The mission church literature seems to be dominated by idealized conceptions of the benefits of equipping congregations to participate in local mission work. This investigation challenges this idealism, by paying critical attention to congregants' ordinary theologies that develop in reaction to the communication of Missio Dei theology to them. Their voices are absent from the formal literature. The study employs rescripting methodology to modify key assumptions made in the formal ecclesiological literature by drawing on insights that come from Christians' ordinary theological voices.
The study traces how the introduction of a Missio Dei theology to a British Reformed congregation had a significant impact on them. A small team of Christian leaders communicated Missio Dei theology to this church over a period of six years.

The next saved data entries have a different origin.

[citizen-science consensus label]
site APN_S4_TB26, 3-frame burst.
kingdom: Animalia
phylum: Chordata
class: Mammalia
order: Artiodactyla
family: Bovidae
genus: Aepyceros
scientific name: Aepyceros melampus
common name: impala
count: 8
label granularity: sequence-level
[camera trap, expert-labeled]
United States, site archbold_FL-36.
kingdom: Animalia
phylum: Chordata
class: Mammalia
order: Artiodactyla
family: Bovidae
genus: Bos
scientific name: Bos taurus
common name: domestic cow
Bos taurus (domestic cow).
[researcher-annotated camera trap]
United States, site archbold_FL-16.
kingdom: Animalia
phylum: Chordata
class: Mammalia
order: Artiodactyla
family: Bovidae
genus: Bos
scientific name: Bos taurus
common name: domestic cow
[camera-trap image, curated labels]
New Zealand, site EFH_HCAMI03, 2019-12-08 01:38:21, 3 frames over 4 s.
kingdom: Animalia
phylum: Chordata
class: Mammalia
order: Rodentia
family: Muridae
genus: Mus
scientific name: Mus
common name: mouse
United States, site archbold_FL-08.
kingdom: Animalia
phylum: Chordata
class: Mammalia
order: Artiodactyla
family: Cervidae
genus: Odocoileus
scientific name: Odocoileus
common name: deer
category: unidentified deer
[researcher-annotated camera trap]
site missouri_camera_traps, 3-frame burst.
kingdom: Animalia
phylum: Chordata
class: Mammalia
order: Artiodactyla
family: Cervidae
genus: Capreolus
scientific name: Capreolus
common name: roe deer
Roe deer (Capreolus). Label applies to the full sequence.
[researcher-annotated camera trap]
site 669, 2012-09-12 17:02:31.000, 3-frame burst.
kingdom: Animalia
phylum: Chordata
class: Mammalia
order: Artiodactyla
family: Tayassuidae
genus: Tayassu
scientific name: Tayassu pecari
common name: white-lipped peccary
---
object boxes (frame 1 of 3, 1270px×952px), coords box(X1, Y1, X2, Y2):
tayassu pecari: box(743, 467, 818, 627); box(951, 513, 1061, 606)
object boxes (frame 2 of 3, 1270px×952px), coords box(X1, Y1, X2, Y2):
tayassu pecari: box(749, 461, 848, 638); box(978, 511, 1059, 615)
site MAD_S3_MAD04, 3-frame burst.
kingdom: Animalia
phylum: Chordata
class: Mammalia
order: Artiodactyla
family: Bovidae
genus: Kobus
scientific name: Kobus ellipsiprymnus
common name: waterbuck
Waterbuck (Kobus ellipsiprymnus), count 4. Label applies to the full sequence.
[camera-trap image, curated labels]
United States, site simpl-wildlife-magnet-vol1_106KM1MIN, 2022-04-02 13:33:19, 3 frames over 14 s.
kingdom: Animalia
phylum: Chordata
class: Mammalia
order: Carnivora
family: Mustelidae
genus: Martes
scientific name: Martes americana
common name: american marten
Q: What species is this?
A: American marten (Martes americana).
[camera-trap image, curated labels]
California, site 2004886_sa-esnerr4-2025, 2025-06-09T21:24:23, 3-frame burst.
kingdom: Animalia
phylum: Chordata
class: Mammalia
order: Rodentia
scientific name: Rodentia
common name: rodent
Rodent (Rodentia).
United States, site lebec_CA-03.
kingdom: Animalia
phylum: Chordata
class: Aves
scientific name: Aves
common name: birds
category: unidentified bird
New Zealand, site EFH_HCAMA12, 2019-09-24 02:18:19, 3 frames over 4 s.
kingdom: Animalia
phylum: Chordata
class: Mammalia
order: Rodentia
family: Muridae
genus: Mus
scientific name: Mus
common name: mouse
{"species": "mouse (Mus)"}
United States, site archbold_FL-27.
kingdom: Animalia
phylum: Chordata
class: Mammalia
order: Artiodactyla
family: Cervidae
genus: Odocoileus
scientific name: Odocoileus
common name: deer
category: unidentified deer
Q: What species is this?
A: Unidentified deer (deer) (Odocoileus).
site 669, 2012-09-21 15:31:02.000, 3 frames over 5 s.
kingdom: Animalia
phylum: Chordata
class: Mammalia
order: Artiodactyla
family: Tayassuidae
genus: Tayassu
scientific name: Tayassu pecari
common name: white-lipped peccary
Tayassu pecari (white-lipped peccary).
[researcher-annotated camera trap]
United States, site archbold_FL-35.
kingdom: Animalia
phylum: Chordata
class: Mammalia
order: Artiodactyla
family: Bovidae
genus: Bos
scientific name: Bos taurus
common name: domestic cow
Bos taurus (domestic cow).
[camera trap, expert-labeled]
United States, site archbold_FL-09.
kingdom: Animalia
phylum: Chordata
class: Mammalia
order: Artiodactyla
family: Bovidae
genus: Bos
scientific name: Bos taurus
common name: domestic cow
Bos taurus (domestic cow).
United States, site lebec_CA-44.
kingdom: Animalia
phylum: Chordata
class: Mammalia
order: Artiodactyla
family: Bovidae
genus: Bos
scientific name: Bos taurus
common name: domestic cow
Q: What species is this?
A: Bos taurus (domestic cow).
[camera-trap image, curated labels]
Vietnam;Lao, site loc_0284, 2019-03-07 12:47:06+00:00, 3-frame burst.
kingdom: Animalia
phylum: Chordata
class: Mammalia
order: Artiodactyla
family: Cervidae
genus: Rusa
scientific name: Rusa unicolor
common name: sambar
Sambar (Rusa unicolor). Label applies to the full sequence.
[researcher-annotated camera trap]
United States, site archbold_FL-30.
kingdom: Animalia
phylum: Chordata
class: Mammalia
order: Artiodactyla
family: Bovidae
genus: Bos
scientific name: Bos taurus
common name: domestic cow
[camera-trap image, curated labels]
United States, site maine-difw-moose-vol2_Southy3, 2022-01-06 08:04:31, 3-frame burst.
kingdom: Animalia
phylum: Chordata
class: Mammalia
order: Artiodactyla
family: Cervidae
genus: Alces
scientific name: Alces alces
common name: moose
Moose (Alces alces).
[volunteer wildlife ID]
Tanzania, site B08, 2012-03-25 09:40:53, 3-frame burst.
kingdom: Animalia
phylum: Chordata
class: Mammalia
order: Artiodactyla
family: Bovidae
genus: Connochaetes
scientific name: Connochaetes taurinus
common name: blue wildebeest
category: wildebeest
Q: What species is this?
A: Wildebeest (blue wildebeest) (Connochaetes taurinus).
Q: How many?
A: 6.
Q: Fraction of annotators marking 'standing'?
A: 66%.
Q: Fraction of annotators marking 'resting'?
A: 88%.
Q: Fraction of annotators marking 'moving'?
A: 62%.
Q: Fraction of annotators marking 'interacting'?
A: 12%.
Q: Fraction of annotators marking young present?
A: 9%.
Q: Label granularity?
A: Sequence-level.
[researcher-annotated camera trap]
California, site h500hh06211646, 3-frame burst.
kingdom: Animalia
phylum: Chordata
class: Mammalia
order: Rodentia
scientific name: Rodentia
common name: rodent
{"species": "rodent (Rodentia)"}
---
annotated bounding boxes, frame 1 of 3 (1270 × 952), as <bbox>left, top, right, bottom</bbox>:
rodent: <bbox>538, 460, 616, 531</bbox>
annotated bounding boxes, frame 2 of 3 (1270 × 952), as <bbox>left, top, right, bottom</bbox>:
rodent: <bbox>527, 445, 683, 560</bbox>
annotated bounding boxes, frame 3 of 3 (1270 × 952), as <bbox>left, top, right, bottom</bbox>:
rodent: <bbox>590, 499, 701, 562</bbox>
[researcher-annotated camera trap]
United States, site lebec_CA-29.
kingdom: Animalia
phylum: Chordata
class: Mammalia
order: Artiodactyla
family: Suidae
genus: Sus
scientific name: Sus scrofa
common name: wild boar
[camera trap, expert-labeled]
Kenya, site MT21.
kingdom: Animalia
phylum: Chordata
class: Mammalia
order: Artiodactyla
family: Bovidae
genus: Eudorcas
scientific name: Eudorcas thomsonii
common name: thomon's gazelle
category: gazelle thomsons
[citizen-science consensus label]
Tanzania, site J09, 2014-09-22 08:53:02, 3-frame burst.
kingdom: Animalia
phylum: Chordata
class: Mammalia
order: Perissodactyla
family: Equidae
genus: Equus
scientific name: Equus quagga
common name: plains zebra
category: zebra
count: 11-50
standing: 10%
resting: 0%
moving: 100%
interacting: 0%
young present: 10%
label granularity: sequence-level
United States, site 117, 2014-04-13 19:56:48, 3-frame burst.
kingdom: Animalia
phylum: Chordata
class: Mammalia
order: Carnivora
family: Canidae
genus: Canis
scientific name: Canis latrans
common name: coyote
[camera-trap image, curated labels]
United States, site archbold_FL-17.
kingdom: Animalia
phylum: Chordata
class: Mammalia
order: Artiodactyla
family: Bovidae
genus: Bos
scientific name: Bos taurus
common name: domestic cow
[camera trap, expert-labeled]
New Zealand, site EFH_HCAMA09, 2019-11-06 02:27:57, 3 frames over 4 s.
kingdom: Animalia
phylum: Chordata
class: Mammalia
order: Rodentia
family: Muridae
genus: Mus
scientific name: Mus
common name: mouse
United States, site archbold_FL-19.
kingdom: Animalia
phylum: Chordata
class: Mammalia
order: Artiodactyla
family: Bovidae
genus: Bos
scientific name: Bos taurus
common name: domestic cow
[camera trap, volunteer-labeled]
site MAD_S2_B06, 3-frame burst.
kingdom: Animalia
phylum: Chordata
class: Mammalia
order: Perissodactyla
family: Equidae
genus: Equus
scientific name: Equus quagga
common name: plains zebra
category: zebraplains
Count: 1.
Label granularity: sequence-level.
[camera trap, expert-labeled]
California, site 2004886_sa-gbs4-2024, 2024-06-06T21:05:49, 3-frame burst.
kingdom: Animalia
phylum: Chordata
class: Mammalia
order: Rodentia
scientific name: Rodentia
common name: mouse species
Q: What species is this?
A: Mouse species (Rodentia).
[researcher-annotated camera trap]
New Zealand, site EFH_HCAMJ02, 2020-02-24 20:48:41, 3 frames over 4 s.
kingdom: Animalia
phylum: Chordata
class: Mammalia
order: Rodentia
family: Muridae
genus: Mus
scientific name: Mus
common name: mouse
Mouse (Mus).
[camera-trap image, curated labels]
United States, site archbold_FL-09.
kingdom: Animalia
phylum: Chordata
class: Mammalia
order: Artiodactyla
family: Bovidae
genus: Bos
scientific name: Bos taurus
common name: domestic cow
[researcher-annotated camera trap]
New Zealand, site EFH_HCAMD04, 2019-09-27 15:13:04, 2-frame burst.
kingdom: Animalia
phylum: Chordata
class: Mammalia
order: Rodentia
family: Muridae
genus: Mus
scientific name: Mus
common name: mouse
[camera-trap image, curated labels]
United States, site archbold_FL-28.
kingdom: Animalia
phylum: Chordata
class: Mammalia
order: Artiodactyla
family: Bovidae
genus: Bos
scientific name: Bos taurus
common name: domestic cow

It found that mission changes came at substantial personal cost to the church's members: 1) a schism occurred when congregants attempted to remove the leader responsible for these changes from his office as church pastor, and a third of congregants left the church because they did not want to embrace the church's new mission identity; 2) three divergent groups then emerged--two of them wanted different kinds of churches that seemed incompatible; 3) two thirds of members supported and participated in the church's mission activities, which put strains on some of their families; 4) unresolved tensions continued to impact the congregation throughout the whole change process; 5) unexpectedly, for a Reformed church, a third group made up of women developed prophetic practices that arose due to the mediation of Missio Dei theology. Vitally, this thesis challenges the notion that helping churches to become mission-focused will make them thrive.
Andrew Hardy has been involved in planting missional churches and developing missional leaders for about thirty years. He has had extensive experience in leading churches, as well as having been the chair of the National Leadership Team of a UK-based Christian denomination. He has spent the last fourteen years in designing and offering degree-level missional leadership programs for a UK-based mission college. He currently works as Director of Research for ForMission College. He has also been extensively involved in mentoring missional church leaders and doing consultancy work in the field of missional education and missional church change management processes.